» Task to complete: From the first line to the last, output the entries exactly.

» Data shown:
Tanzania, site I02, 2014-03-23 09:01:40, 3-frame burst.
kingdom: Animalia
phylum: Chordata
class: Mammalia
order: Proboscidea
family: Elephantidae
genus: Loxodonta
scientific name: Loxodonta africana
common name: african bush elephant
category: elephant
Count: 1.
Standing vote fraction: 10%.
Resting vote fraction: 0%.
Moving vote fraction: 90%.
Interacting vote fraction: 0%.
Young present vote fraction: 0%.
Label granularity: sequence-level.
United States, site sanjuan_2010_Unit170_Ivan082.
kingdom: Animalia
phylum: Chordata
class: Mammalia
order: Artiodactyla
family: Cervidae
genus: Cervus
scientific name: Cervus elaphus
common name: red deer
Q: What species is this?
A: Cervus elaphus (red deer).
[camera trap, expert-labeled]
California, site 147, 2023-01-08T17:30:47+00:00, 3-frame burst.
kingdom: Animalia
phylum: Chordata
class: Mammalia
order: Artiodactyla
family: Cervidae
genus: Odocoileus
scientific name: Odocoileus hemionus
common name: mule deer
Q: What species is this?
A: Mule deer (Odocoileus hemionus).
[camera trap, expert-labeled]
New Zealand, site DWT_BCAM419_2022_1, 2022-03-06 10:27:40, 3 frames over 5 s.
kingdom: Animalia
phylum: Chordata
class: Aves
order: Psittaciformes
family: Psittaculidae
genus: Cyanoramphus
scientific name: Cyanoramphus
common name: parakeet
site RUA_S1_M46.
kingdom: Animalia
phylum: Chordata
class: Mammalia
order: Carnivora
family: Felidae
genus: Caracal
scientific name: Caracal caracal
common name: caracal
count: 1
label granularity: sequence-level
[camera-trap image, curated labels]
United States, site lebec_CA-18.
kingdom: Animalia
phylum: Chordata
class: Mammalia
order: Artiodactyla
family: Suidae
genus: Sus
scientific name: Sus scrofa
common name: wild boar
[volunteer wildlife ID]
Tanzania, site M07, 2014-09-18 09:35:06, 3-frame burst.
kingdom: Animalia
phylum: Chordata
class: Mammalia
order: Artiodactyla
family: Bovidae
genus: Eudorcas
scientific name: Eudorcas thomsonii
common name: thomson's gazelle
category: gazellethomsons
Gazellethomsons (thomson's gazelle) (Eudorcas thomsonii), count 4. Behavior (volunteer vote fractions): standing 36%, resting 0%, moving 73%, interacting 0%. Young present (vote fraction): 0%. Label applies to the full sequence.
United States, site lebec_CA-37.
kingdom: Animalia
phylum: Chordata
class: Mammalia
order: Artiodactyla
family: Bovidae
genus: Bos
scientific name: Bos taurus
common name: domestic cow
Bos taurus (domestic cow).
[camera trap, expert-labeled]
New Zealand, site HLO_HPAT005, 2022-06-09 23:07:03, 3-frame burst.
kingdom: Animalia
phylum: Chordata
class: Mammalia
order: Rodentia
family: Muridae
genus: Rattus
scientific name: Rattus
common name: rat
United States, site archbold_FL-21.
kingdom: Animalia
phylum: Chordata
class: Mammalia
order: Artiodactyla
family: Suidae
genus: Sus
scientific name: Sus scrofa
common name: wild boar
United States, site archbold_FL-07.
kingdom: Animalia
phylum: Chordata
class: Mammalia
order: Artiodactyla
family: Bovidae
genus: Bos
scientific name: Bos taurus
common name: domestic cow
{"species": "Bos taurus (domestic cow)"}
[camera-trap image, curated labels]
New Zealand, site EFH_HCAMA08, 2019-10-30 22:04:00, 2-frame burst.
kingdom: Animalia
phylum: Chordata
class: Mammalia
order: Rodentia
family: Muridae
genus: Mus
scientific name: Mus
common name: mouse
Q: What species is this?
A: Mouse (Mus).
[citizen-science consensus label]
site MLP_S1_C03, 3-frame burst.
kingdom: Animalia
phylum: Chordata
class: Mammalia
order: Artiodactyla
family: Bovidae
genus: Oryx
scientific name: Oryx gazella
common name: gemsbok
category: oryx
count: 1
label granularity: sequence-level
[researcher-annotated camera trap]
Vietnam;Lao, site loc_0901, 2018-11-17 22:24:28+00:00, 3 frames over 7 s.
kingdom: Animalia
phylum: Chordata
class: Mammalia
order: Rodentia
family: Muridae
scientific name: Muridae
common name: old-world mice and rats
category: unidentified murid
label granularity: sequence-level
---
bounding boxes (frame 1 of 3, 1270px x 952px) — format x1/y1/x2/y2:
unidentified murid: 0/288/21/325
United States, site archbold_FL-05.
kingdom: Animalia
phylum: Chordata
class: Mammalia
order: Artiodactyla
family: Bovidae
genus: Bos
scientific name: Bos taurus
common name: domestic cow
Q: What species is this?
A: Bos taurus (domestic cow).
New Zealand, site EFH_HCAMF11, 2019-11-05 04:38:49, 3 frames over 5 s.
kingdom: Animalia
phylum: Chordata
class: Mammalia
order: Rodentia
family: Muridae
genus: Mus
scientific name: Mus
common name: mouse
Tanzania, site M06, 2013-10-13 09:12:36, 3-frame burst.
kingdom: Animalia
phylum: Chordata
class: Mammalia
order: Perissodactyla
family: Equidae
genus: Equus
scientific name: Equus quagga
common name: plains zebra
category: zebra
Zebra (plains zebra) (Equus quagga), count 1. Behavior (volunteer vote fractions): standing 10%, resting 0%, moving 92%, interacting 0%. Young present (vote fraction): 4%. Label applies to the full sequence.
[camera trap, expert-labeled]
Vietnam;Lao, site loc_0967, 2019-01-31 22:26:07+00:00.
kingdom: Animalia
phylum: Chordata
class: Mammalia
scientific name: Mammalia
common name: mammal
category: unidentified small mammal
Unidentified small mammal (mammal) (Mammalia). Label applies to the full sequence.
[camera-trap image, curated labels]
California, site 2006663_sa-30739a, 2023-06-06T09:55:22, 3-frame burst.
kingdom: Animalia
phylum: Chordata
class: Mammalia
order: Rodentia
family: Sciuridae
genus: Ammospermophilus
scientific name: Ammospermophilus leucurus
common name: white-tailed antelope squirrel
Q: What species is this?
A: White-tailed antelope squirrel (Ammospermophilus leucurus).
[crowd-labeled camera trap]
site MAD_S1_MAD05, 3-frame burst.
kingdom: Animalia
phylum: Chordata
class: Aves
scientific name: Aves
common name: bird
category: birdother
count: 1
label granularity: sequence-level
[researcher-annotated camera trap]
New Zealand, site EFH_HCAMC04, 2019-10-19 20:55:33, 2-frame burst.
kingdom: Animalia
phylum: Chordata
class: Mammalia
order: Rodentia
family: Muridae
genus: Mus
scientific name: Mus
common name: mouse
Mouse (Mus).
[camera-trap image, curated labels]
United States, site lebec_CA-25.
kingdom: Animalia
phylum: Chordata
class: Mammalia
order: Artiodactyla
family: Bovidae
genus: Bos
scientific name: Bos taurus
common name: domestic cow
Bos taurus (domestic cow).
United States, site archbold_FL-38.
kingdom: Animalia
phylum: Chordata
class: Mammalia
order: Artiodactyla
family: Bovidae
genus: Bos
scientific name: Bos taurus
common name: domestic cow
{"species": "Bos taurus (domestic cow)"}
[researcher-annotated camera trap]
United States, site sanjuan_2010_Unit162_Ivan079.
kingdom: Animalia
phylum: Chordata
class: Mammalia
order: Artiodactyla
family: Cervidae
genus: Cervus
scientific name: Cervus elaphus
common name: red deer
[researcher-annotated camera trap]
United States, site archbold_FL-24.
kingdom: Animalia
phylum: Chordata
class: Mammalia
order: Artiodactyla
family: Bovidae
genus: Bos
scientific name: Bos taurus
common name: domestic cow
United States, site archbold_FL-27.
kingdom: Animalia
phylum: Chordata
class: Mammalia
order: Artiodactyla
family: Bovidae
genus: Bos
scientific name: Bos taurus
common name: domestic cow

» Result:
Tanzania, site I02, 2014-03-23 09:01:40, 3-frame burst.
kingdom: Animalia
phylum: Chordata
class: Mammalia
order: Proboscidea
family: Elephantidae
genus: Loxodonta
scientific name: Loxodonta africana
common name: african bush elephant
category: elephant
Count: 1.
Standing vote fraction: 10%.
Resting vote fraction: 0%.
Moving vote fraction: 90%.
Interacting vote fraction: 0%.
Young present vote fraction: 0%.
Label granularity: sequence-level.
United States, site sanjuan_2010_Unit170_Ivan082.
kingdom: Animalia
phylum: Chordata
class: Mammalia
order: Artiodactyla
family: Cervidae
genus: Cervus
scientific name: Cervus elaphus
common name: red deer
Q: What species is this?
A: Cervus elaphus (red deer).
[camera trap, expert-labeled]
California, site 147, 2023-01-08T17:30:47+00:00, 3-frame burst.
kingdom: Animalia
phylum: Chordata
class: Mammalia
order: Artiodactyla
family: Cervidae
genus: Odocoileus
scientific name: Odocoileus hemionus
common name: mule deer
Q: What species is this?
A: Mule deer (Odocoileus hemionus).
[camera trap, expert-labeled]
New Zealand, site DWT_BCAM419_2022_1, 2022-03-06 10:27:40, 3 frames over 5 s.
kingdom: Animalia
phylum: Chordata
class: Aves
order: Psittaciformes
family: Psittaculidae
genus: Cyanoramphus
scientific name: Cyanoramphus
common name: parakeet
site RUA_S1_M46.
kingdom: Animalia
phylum: Chordata
class: Mammalia
order: Carnivora
family: Felidae
genus: Caracal
scientific name: Caracal caracal
common name: caracal
count: 1
label granularity: sequence-level
[camera-trap image, curated labels]
United States, site lebec_CA-18.
kingdom: Animalia
phylum: Chordata
class: Mammalia
order: Artiodactyla
family: Suidae
genus: Sus
scientific name: Sus scrofa
common name: wild boar
[volunteer wildlife ID]
Tanzania, site M07, 2014-09-18 09:35:06, 3-frame burst.
kingdom: Animalia
phylum: Chordata
class: Mammalia
order: Artiodactyla
family: Bovidae
genus: Eudorcas
scientific name: Eudorcas thomsonii
common name: thomson's gazelle
category: gazellethomsons
Gazellethomsons (thomson's gazelle) (Eudorcas thomsonii), count 4. Behavior (volunteer vote fractions): standing 36%, resting 0%, moving 73%, interacting 0%. Young present (vote fraction): 0%. Label applies to the full sequence.
United States, site lebec_CA-37.
kingdom: Animalia
phylum: Chordata
class: Mammalia
order: Artiodactyla
family: Bovidae
genus: Bos
scientific name: Bos taurus
common name: domestic cow
Bos taurus (domestic cow).
[camera trap, expert-labeled]
New Zealand, site HLO_HPAT005, 2022-06-09 23:07:03, 3-frame burst.
kingdom: Animalia
phylum: Chordata
class: Mammalia
order: Rodentia
family: Muridae
genus: Rattus
scientific name: Rattus
common name: rat
United States, site archbold_FL-21.
kingdom: Animalia
phylum: Chordata
class: Mammalia
order: Artiodactyla
family: Suidae
genus: Sus
scientific name: Sus scrofa
common name: wild boar
United States, site archbold_FL-07.
kingdom: Animalia
phylum: Chordata
class: Mammalia
order: Artiodactyla
family: Bovidae
genus: Bos
scientific name: Bos taurus
common name: domestic cow
{"species": "Bos taurus (domestic cow)"}
[camera-trap image, curated labels]
New Zealand, site EFH_HCAMA08, 2019-10-30 22:04:00, 2-frame burst.
kingdom: Animalia
phylum: Chordata
class: Mammalia
order: Rodentia
family: Muridae
genus: Mus
scientific name: Mus
common name: mouse
Q: What species is this?
A: Mouse (Mus).
[citizen-science consensus label]
site MLP_S1_C03, 3-frame burst.
kingdom: Animalia
phylum: Chordata
class: Mammalia
order: Artiodactyla
family: Bovidae
genus: Oryx
scientific name: Oryx gazella
common name: gemsbok
category: oryx
count: 1
label granularity: sequence-level
[researcher-annotated camera trap]
Vietnam;Lao, site loc_0901, 2018-11-17 22:24:28+00:00, 3 frames over 7 s.
kingdom: Animalia
phylum: Chordata
class: Mammalia
order: Rodentia
family: Muridae
scientific name: Muridae
common name: old-world mice and rats
category: unidentified murid
label granularity: sequence-level
---
bounding boxes (frame 1 of 3, 1270px x 952px) — format x1/y1/x2/y2:
unidentified murid: 0/288/21/325
United States, site archbold_FL-05.
kingdom: Animalia
phylum: Chordata
class: Mammalia
order: Artiodactyla
family: Bovidae
genus: Bos
scientific name: Bos taurus
common name: domestic cow
Q: What species is this?
A: Bos taurus (domestic cow).
New Zealand, site EFH_HCAMF11, 2019-11-05 04:38:49, 3 frames over 5 s.
kingdom: Animalia
phylum: Chordata
class: Mammalia
order: Rodentia
family: Muridae
genus: Mus
scientific name: Mus
common name: mouse
Tanzania, site M06, 2013-10-13 09:12:36, 3-frame burst.
kingdom: Animalia
phylum: Chordata
class: Mammalia
order: Perissodactyla
family: Equidae
genus: Equus
scientific name: Equus quagga
common name: plains zebra
category: zebra
Zebra (plains zebra) (Equus quagga), count 1. Behavior (volunteer vote fractions): standing 10%, resting 0%, moving 92%, interacting 0%. Young present (vote fraction): 4%. Label applies to the full sequence.
[camera trap, expert-labeled]
Vietnam;Lao, site loc_0967, 2019-01-31 22:26:07+00:00.
kingdom: Animalia
phylum: Chordata
class: Mammalia
scientific name: Mammalia
common name: mammal
category: unidentified small mammal
Unidentified small mammal (mammal) (Mammalia). Label applies to the full sequence.
[camera-trap image, curated labels]
California, site 2006663_sa-30739a, 2023-06-06T09:55:22, 3-frame burst.
kingdom: Animalia
phylum: Chordata
class: Mammalia
order: Rodentia
family: Sciuridae
genus: Ammospermophilus
scientific name: Ammospermophilus leucurus
common name: white-tailed antelope squirrel
Q: What species is this?
A: White-tailed antelope squirrel (Ammospermophilus leucurus).
[crowd-labeled camera trap]
site MAD_S1_MAD05, 3-frame burst.
kingdom: Animalia
phylum: Chordata
class: Aves
scientific name: Aves
common name: bird
category: birdother
count: 1
label granularity: sequence-level
[researcher-annotated camera trap]
New Zealand, site EFH_HCAMC04, 2019-10-19 20:55:33, 2-frame burst.
kingdom: Animalia
phylum: Chordata
class: Mammalia
order: Rodentia
family: Muridae
genus: Mus
scientific name: Mus
common name: mouse
Mouse (Mus).
[camera-trap image, curated labels]
United States, site lebec_CA-25.
kingdom: Animalia
phylum: Chordata
class: Mammalia
order: Artiodactyla
family: Bovidae
genus: Bos
scientific name: Bos taurus
common name: domestic cow
Bos taurus (domestic cow).
United States, site archbold_FL-38.
kingdom: Animalia
phylum: Chordata
class: Mammalia
order: Artiodactyla
family: Bovidae
genus: Bos
scientific name: Bos taurus
common name: domestic cow
{"species": "Bos taurus (domestic cow)"}
[researcher-annotated camera trap]
United States, site sanjuan_2010_Unit162_Ivan079.
kingdom: Animalia
phylum: Chordata
class: Mammalia
order: Artiodactyla
family: Cervidae
genus: Cervus
scientific name: Cervus elaphus
common name: red deer
[researcher-annotated camera trap]
United States, site archbold_FL-24.
kingdom: Animalia
phylum: Chordata
class: Mammalia
order: Artiodactyla
family: Bovidae
genus: Bos
scientific name: Bos taurus
common name: domestic cow
United States, site archbold_FL-27.
kingdom: Animalia
phylum: Chordata
class: Mammalia
order: Artiodactyla
family: Bovidae
genus: Bos
scientific name: Bos taurus
common name: domestic cow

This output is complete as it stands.